:: Prompt 1 ::
From the excerpt on statistical modeling, output the passage starting with "(2) The distinction" and going on through "not discussed constantly.", word for word.

:: Text extract ::
Abbott notes that some of these assumptions can be relaxed (e.g., a time series lets entities change), but those relaxations don’t fundamentally change this schema for the world (e.g., in a time series, at a point in time an entity is still fixed; there is, for example, no notion of it changing depending on who is perceiving it).

Neither is this view of the world natural, or obvious. The application of statistical modeling to the social world was one that developed over time, and was not necessarily appropriate (Freedman, 2005). The idea that we can use an average of a population to characterize it was critiqued when first introduced (Donnelly, 2016). And statistical modeling has normative consequences (Rose, 2016) and political uses, like delegitimizing lived experiences: as Candice Lanius (2015) put it bluntly, “Your Demand for Statistical Proof is Racist.”

Header of Candice Lanius, “Fact Check: Your Demand for Statistial Proof is Racist,” Cyborgology blog, 2015,

She writes:

A white woman can say that a neighborhood is “sketchy” and most people will smile and nod. She felt unsafe, and we automatically trust her opinion. A black man can tell the world that every day he lives in fear of the police, and suddenly everyone demands statistical evidence to prove that his life experience is real. Anything approaching a “post-racial society” would not require different types of evidence to tell our life stories: anecdotal evidence for white people, statistics for black people.

That is, it is not inevitable that we use quantitative data and modeling for, say, demonstrating racism: we could just believe people when they describe their lived experiences.

(2) The distinction between prediction and explanation

Machine learning is done almost entirely with statistical machinery, although used in ways that have been anathema to classical statisticians (see Breiman, 2001, and Jones, 2018). Despite the same underlying math, one important distinction between machine learning and statistics is the distinction between models that are are “explanatory” and models that are “predictive”, something that is enormously consequential and I am always surprised to see not discussed constantly.

“Explanatory” models try to tell us something about the underlying process. “Predictive” models try only to produce a reliable output (one that matches what happens in the world) given an input. The “learning” in machine learning refers to a program combining data with some assumptions to “learn” to produce a reliable output (which has almost nothing to do with the learning studied with, say, sociocultural learning theory).

While we might assume that prediction and explanation are the same task, it turns out to not be the case. To explain why, I will first explain the definitions of “prediction” and “bias” as technical terms (as the technical terms do not map onto colloquial understandings or dictionary definitions).

Stored data:
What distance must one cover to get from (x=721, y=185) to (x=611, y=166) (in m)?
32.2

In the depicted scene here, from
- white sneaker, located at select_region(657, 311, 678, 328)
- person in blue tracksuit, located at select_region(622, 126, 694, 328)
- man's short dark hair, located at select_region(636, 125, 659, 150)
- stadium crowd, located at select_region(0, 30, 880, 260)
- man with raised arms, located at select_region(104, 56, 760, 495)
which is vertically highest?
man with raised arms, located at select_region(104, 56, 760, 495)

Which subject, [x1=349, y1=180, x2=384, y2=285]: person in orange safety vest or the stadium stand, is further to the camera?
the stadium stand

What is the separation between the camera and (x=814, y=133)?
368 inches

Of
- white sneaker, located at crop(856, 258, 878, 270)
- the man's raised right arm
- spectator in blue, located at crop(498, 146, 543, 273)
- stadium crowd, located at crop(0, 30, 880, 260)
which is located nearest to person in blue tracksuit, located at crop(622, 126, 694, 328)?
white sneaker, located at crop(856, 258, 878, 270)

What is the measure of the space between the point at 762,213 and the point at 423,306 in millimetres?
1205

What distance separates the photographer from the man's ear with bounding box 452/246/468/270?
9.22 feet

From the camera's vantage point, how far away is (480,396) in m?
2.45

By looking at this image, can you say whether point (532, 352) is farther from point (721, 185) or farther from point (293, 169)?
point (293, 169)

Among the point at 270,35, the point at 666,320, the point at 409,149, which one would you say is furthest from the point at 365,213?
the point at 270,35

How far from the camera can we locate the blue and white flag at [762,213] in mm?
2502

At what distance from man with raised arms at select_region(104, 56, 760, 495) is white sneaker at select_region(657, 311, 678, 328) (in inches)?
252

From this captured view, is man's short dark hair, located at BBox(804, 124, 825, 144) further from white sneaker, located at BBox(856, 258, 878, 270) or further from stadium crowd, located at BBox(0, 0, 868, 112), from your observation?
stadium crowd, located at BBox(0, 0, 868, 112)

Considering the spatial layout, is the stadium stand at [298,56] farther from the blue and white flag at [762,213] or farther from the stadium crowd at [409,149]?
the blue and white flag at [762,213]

:: Prompt 2 ::
Extract every line of the rows above that contains the string "further".

:: Task response 1 ::
(2) The distinction between prediction and explanation

Machine learning is done almost entirely with statistical machinery, although used in ways that have been anathema to classical statisticians (see Breiman, 2001, and Jones, 2018). Despite the same underlying math, one important distinction between machine learning and statistics is the distinction between models that are are “explanatory” and models that are “predictive”, something that is enormously consequential and I am always surprised to see not discussed constantly.

:: Task response 2 ::
Which subject, [x1=349, y1=180, x2=384, y2=285]: person in orange safety vest or the stadium stand, is further to the camera?
From this captured view, is man's short dark hair, located at BBox(804, 124, 825, 144) further from white sneaker, located at BBox(856, 258, 878, 270) or further from stadium crowd, located at BBox(0, 0, 868, 112), from your observation?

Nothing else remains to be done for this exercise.